Die Erfindung betrifft ein Türblatt für ein thermisch isoliertes Fach, insbesondere ein Kühlfach eines Kühlmöbels.
Ein Türblatt für ein Kühlfach eines Kühlmöbels soll, ebenso wie die Wände des Kühlfaches, so isoliert sein, daß Wärmeleitung durch die geschlossene Kühlfachtür in das Kühlfach hinein vermieden wird. Die notwendige Isolierung führt zu einer aufwendigen Konstruktion, zumal zu berücksichtigen ist, daß ein Türblatt auch mechanisch weitaus höher belastet wird als Kühlfachwände, weil ein Türblatt auch mit Beschlägen für das Öffnen und Schließen ausgerüstet ist. Auf die Beschläge einwirkende Kräfte hat das Türblatt abzufangen, was nur bei entsprechender mechanischer Festigkeit möglich ist, die durch entsprechende Konstruktionsmaßnahmen gewährleistet wird. Der dadurch bedingte, nicht unerhebliche Bau- und Montageaufwand erhöht die Herstellungskosten wesentlich.
Der Erfindung liegt die Aufgabe zugrunde ein Türblatt für ein thermisch isoliertes Fach so auszubilden, daß es einfacher und somit kostengünstiger hergestellt werden kann.
Diese Aufgabe ist erfindungsgemäß dadurch gelöst, daß das Türblatt als doppelwandiges, mit Isoliermaterial ausgefülltes Tafelelement ausgebildet ist, das aus einem einseitig offenen, vorzugsweise aus Blech gebildeten Flachkasten besteht, der mit einer vorzugsweise aus Blech gefertigten Blechplatte verschlossen ist, wobei die Ränder des Flachkastens und der Deckplatte gegenseitig in Wirkverbindung bringbare Verbin­ dungselemente aufweisen.

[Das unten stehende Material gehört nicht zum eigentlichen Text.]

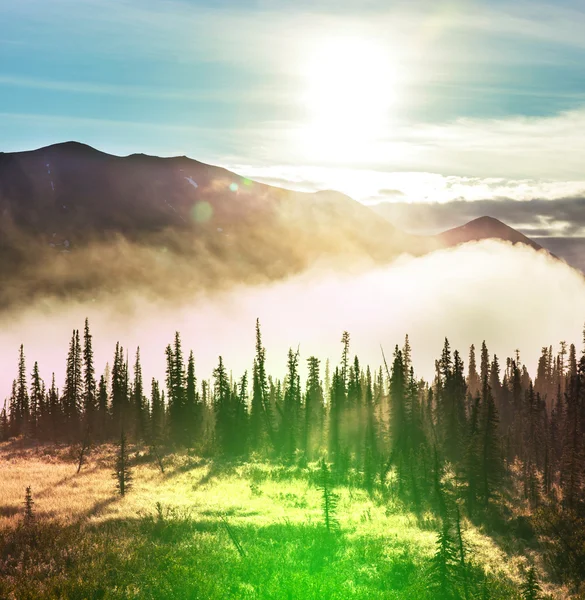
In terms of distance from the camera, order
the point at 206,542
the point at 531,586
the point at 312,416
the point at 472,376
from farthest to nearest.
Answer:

Der Flachkasten ist mit der Deckplatte in einfacher Weise zusammenfügbar, indem an den Rändern vorhandene Verbin­ dungselemente miteinander in Wirkverbindung gebracht werden. Dies kann z. B. bei als Rastelementen ausgebildeten Verbin­ dungselementen durch Andrücken der an der Deckplatte befindlichen Verbindungselemente gegen die Verbindungselemente an dem Rand des Flachkastens erfolgen, bis die Verbin­ dungselemente eine gegenseitige Verrastung eingehen. Bei einer derartigen Ausgestaltung der Verbindungselemente kann auf besondere Maßnahmen, wie z. B. Schrauben, Nieten, Kleben, Schweißen und dergleichen verzichtet werden, die zwar auch zwecks Verbindung prinzipiell im Rahmen der Erfindung nutzbar sind, jedoch wiederum höheren Montageaufwand erfordern.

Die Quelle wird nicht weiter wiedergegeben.